新築の12階建て総合研究棟への移転も大仕事だったが、まあ快適な研究室に入居することができた。そのベランダから時計台の解体されゆく過程をつぶさに観察することができた。あのヴォーリズ建築が巨大なカニの爪みたいな重機によっていとも簡単に崩されていく。

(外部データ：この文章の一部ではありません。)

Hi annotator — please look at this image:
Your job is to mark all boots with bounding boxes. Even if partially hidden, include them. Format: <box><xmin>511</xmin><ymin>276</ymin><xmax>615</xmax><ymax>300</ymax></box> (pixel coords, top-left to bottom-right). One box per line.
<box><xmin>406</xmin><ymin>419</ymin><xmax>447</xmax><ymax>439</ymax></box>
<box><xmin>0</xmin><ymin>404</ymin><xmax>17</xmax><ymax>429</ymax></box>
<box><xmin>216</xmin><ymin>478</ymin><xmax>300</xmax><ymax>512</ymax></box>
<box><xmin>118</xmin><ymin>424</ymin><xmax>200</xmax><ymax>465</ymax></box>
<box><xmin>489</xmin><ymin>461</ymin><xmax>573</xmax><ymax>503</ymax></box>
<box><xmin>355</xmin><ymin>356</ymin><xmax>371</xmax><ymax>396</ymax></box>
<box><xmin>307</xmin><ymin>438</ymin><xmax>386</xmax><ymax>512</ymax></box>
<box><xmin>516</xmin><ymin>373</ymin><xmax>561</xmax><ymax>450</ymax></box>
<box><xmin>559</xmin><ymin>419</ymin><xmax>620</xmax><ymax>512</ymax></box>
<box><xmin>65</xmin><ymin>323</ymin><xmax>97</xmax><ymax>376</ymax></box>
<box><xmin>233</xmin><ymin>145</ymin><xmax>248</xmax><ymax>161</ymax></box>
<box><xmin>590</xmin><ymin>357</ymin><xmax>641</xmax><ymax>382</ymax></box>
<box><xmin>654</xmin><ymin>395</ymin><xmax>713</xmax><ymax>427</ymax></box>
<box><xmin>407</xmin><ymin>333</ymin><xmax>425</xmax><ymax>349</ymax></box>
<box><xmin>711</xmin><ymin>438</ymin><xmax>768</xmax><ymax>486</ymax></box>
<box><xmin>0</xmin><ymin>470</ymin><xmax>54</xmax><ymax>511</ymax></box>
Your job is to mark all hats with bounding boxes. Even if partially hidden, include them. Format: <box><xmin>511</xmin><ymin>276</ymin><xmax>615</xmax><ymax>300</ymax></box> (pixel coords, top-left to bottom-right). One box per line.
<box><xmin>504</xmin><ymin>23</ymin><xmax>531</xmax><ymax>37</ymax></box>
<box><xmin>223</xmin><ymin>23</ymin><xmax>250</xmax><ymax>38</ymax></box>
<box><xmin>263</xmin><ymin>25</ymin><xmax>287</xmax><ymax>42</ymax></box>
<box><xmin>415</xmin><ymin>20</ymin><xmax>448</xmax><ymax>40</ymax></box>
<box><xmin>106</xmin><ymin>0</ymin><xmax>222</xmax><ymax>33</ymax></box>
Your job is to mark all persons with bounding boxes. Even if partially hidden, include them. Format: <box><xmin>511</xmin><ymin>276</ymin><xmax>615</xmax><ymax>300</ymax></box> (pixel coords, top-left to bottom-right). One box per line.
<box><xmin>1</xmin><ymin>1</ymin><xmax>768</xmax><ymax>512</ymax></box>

白黒写真の原版(縦型)は当時のわが同僚(女性)によって撮影された(それを私が横型に複写した)。平成2年築の高層ビルと昭和5年築のヴォーリズ建築という対比をテーマにし、何とも寂しい旧ビルの消滅してゆく姿を絵画的なアングルで撮った名作だと思う。焼け枯れたような立木のシルエットが効果的な点景となってもいる。手前に重機が駐まっているが、よく見るとその真後ろにも重機が見える。向こう側に腕を伸ばして今まさにカニの爪で時計台の床をもぎり潰している。その重機は瓦礫の山によじ登って高い所にまで腕を伸ばしている。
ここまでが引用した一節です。